### Request
Substitute "distance" for "spatial separation" in the lines from the line with "What is the spatial" through the end of the material, and write those lines out again with nothing else changed.

Spatial reasoning records
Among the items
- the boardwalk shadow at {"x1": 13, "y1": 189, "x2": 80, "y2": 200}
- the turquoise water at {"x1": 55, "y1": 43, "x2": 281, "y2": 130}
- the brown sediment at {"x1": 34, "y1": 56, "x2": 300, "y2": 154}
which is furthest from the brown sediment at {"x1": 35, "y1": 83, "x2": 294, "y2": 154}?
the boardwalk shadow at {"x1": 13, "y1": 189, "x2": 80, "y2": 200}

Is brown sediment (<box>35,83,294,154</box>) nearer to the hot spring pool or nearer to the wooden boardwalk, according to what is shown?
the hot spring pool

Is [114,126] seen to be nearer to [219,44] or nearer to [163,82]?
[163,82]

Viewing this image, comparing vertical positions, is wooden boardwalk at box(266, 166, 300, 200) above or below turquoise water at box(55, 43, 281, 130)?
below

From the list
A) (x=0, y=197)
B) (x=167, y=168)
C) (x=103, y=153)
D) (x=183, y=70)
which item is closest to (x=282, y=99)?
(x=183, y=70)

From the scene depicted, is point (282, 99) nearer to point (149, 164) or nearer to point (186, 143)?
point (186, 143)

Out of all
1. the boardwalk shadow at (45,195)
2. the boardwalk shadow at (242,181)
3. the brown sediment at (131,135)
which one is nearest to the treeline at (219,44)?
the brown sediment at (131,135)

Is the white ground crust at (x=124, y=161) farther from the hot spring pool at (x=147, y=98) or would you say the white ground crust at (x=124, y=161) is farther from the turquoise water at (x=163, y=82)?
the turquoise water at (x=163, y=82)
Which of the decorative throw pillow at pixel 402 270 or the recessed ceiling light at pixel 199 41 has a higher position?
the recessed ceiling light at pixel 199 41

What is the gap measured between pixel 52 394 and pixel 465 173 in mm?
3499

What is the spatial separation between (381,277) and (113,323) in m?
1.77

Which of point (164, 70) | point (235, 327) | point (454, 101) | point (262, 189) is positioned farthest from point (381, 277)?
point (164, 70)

### Output for this task
What is the distance between (381,277) and (113,323) in m?
1.77

Which of point (164, 70) | point (235, 327) | point (454, 101) | point (262, 189) is positioned farthest from point (381, 277)?
point (164, 70)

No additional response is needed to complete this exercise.